Written by Susan Foster, Solicitor England & Wales/Admitted in California
(LONDON) The European Commission announced yesterday that it is working towards a revised timeline for the adoption of a definitive Data Protection Regulation by the end of 2014.
While Commissioner Viviane Reding’s press release about finalizing the Regulation by the end of 2014 has been reported by some as a new deadline, it is really more of an aspirational date. In fact, the “new deadline” is consistent with comments made by the Commission at the end of 2013. So it’s not really news, but the Commissioner’s comments are certainly worth reading as a summary of where we are with this critical legislation from the Commission’s perspective. In Commissioner Reding’s own words, “[a]n agreement on the reform is possible before the end of this year.”
What might make Dec. 31, 2014 a difficult date to achieve? Certainly the Commission and the European Parliament are keen to expedite adoption of the Regulation, and the difference in their views are relatively minor in the “big picture” sense. However, the Council of the EU (the forum for the views of the national governments of the Member States) still needs to weigh in on the Parliament’s version of the draft Regulation.
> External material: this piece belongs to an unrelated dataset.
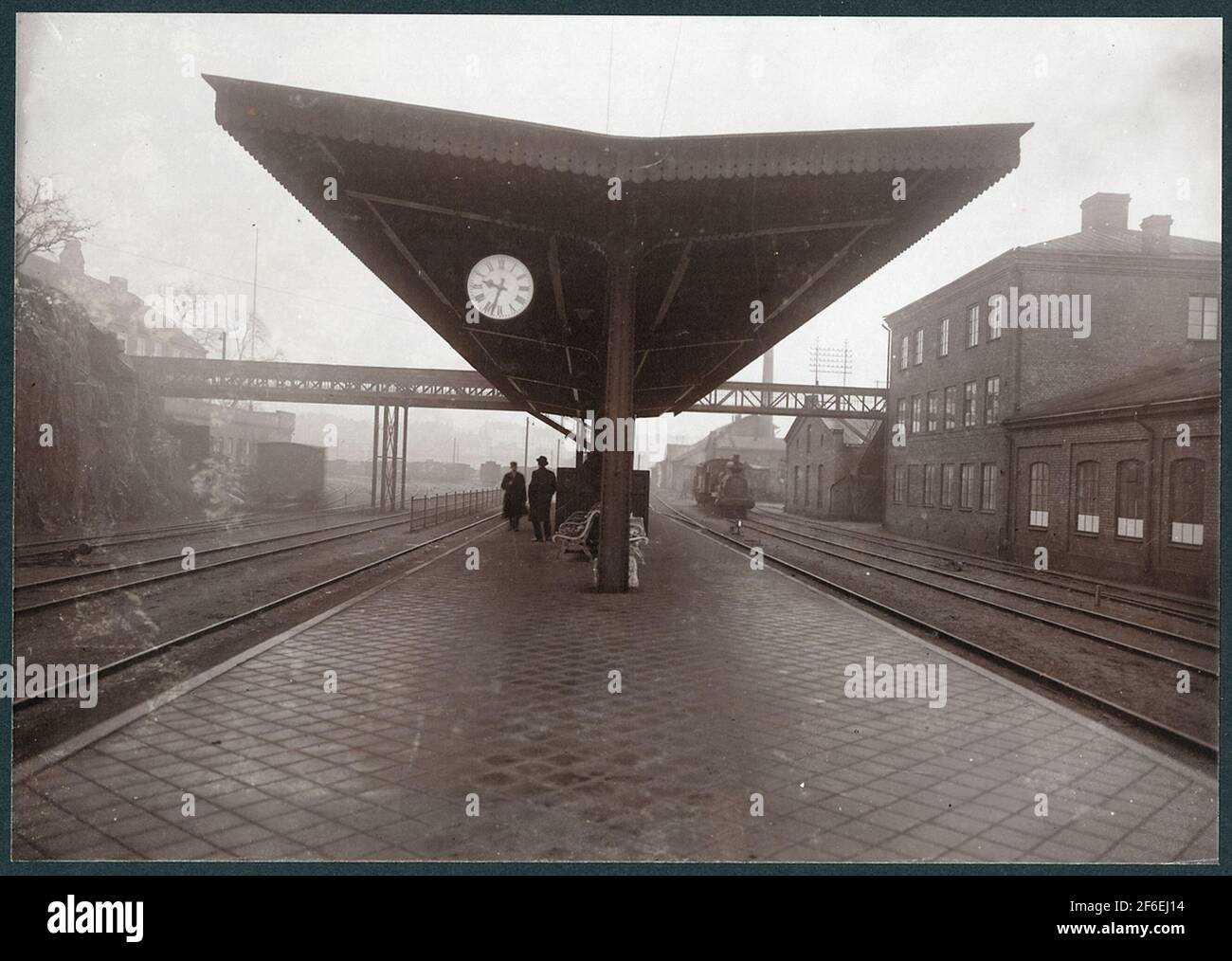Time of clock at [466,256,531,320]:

Interestingly, Commissioner Reding’s press release was silent concerning the Council’s retraction last December of its support for the crucial “one-stop shop” that would give companies one regulator to deal with rather than 28 – although she did link to her December 6, 2013 speech chiding the Council for backsliding on the one-stop shop. This is just one of several important issues that need to be resolved, and the complexity of the EU legislative process will make it a challenge to tie off all of the major issues and relatively minor loose ends by the end of 2014. That said, we should see a huge push from the Commission and Parliament to make headway in the coming months – so this is a critical time for the national governments of the Member States, businesses and individuals to engage with the ongoing debates over privacy regulation in Europe.